Le livre publié, on se dit youpiiiii, génial, quel kif et on danse la carmagnole avec une bouteille de prosecco dans chaque main, faisant ruisseler le nectar italien dans des verres à moutarde où restent quelques traces de colle avec ses voisins de palier en pensant que bientôt, ce sera du Krug Grande Cuvée servi dans des flûtes en cristal lors d’un prix fêté par le tout-people dans une célèbre brasserie germanopratine qui abrita les amours de Juliette et de Miles.
Là, on se fourvoie dans les grandes largeurs. Avant tout cela, des obstacles insensés autant qu’inattendus se seront dressés sur la route de notre succès : Rachat d’édition, grèves d’imprimeurs, faiblesse du service de presse, mauvaise timing, faillite… ou même mépris total pour la personne en question.
Beaucoup de ces avatars se sont produits tout au long de ma vie artistico-professionnelle au gré des domaines qui s’ouvraient à moi telles de prometteuses fleurs non cultivées industriellement par de pauvres esclaves kénians, au fil d’incroyables opportunités qui, accortes filles de joie, exhibaient sans retenue leurs beaux avantages et leurs superbes arrièretages, me faisant baver de concupiscence. Mais lorsqu’il s’agissait de concrétiser, balpeau. Ces salopes me montraient leurs fesses qui s’avéraient encore plus plates que la platitude de la terre imaginée par Trump puis, avant que de disparaître dans un éclat de rire démoniaque, m’adressaient une grimace cauchemardesque dévoilant une (dé)rangée de dents dont n’aurait même pas rêvé Oedipe pour couper son encombrant cordon ombilical.
Et lorsque sonne l’heure des bilans, ding dingue dong, on réalise qu’en fait, le plus difficile du plus difficile, c’est de posséder une chose rarissime et précieusissime : la chance. Le pot, la baraka, le cul bordé de nouilles, la veine de cocu, enfin tout ce que vous voulez. Sans cet ingrédient qu’a négligé de vous doter la petite fée penchée sur votre berceau décue de la pauvre image que vous lui renvoyiez (une petite loque hurleuse et violacée) vous n’y arriverez pas. Tout le reste, c’est de la littérature. Si je puis dire !

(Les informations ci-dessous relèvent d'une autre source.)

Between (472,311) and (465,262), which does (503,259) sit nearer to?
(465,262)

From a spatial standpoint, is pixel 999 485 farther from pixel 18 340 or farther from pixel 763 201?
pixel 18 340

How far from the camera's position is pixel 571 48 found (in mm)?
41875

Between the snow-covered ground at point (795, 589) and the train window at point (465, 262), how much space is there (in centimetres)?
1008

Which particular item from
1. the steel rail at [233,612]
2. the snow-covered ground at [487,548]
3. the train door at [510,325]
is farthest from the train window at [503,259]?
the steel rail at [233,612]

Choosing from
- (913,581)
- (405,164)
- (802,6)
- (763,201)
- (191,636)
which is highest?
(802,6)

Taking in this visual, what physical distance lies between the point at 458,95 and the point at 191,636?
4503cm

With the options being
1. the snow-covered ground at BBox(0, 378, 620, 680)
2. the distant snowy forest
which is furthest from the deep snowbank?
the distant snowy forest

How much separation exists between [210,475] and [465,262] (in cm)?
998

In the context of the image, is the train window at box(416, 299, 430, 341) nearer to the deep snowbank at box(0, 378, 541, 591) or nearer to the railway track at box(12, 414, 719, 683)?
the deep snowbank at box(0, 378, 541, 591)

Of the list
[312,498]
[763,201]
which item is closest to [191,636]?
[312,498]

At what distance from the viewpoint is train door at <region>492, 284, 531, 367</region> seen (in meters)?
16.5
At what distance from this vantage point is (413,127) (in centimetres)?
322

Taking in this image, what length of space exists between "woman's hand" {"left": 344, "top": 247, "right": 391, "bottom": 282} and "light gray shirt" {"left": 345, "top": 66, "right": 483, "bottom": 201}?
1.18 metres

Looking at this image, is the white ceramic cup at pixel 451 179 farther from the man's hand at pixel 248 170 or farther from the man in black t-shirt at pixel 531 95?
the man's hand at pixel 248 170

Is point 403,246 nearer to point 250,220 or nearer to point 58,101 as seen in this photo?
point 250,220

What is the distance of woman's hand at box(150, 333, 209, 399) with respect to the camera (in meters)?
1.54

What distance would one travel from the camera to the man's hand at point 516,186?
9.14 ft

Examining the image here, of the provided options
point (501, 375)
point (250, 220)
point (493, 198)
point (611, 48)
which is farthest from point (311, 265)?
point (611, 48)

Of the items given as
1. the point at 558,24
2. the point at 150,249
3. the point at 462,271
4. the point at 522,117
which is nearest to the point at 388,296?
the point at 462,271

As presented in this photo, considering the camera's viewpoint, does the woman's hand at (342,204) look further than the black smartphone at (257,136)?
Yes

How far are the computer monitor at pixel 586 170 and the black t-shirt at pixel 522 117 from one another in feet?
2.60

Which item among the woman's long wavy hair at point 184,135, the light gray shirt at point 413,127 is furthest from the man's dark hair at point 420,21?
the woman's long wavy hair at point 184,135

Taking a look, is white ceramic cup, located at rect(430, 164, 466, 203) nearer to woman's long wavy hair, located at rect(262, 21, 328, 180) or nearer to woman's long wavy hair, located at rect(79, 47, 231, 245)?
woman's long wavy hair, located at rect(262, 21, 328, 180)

Voici donc, ici contée, la farandole des multiples ratages que je me suis tapés, super loseuse que je suis ! Spécialiste du chou blanc. Collectionneuse de fiascos. Diva de la déroute. Chopeuse de déboires. Professionnelle du râteau. Cueilleuse de gamelles. Perverse du revers. Cuiseuse de défaite. Preneuse de vestes. Rateuse de coche. Diplômée ès projets qui foirent, qui loupent, qui pètent, qui se ramassent, qui finissent en eau de boudin, qui font long feu, qui blackboulent. Oui, c’est tout moi. Jobarde racoleuse de déveine, aguicheuse de scoumoune. Engluée dans le mébol, la guigne, la malédiction. Bac plus dix de la vicissitude. Du manque de pot, de chou, de veine, de cul, de bol. Qui pète dans la poisse, qui porte le mauvais œil. Appelez-moi Waterloo, Trafalgar et Bérésina réunis. WTB.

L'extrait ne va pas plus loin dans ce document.